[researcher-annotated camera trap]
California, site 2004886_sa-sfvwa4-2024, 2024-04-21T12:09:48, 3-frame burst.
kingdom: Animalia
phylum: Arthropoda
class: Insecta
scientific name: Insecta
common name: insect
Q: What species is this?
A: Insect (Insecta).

::::::

- Action item -
Reproduce all of the records precisely. No word may differ.

- Result of this exercise -
[researcher-annotated camera trap]
California, site 2004886_sa-sfvwa4-2024, 2024-04-21T12:09:48, 3-frame burst.
kingdom: Animalia
phylum: Arthropoda
class: Insecta
scientific name: Insecta
common name: insect
Q: What species is this?
A: Insect (Insecta).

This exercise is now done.